IS428 AY2019-20T2 Assign TANNY LAI
Contents
Problem & Motivation
Problem
Every two years, SMU Libraries conduct a comprehensive survey in which faculty, students and staff have the opportunity to rate various aspects of SMU library's services. The survey provides SMU libraries with input to help enhance existing services and to anticipate emerging needs of SMU faculty, students and staff. However, the survey results presented by InSync lack of friendly and interactive visualization to aid the library staffs to easily understand the results and derive value-adding insights.
Motivation
In class, we have learned that we should always use a divergent stack bar chart to do analysis on Likert scales and not to find the average of the scale. Upon viewing the survey report done by Insync, I feel inspired to apply the concepts, methods, and techniques I have learned in my Visual Analytics IS428 class. Furthermore, it would be far more interesting and practical to be able to resolve real-world problems using visual analytics skills that I have learned.

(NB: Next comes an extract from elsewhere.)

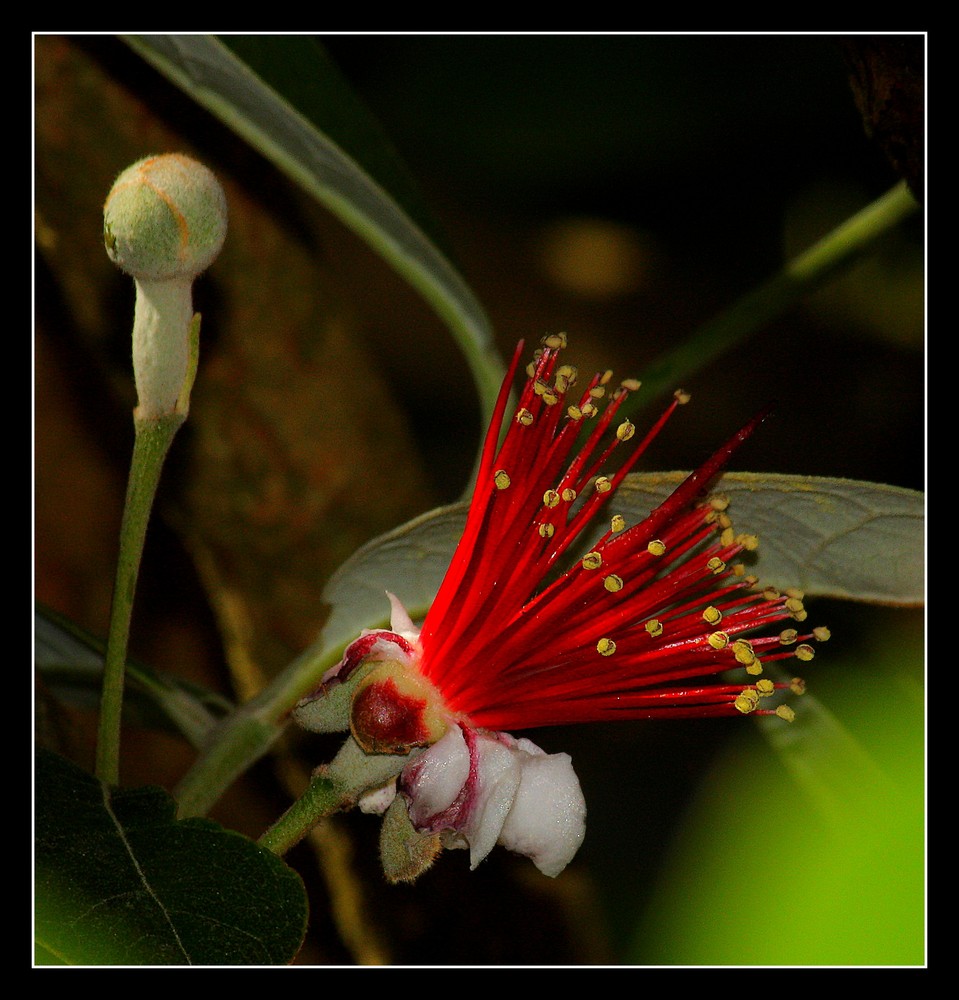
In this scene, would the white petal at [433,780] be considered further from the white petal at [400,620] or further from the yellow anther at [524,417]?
→ the yellow anther at [524,417]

The interactive visualization can reveal the level of services provided by SMU libraries as perceived by:
- The undergraduate students,
- The postgraduate students,
- The faculty,
- The staff
Dataset Analysis & Transformation Process
Understanding the dataset
Before diving in to do an in-depth analysis and creating charts, it is essential to understand the dataset given and identify the best method for data preparation by understanding the respective format and attributes(columns). The dataset provided in the assignment consists of 2 datasheets:
1. The data in codes and number
2. The legend to describe the data in layman terms.
This section will elaborate on the dataset analysis and transformation process for the dataset in order to prepare the data for import and analysis on interactive visualization.
Firstly, I identified that the dataset contains three types of data - demographic, behavioral and feedback/opinions.
Under demographic data types, the dataset has surveyee's data on:
- StudyArea - Major area of study, research or teaching
- Position - Position in SMU (1 column)
- ID - International (non-exchange) student (1 column)
Under behavioral data types, the dataset has surveyee's data on:
- Campus - Library mostly used (1 column)
- HowOften- How frequently do you visit the library/campus/access library resources (3 columns)
Under feedback data types, the dataset has surveyee's data on:
- NPS - How likely surveyee is to recommend the library service to other students (1 column)
- Importance- A list of importance ratings for 26 library services (26 columns)
- Performance- A list of performance ratings for 26 library services (26 columns) and surveyee's satisfaction with the library (1 column)
- Comments - Suggestions for improvement or any other comments about the Library (1 column)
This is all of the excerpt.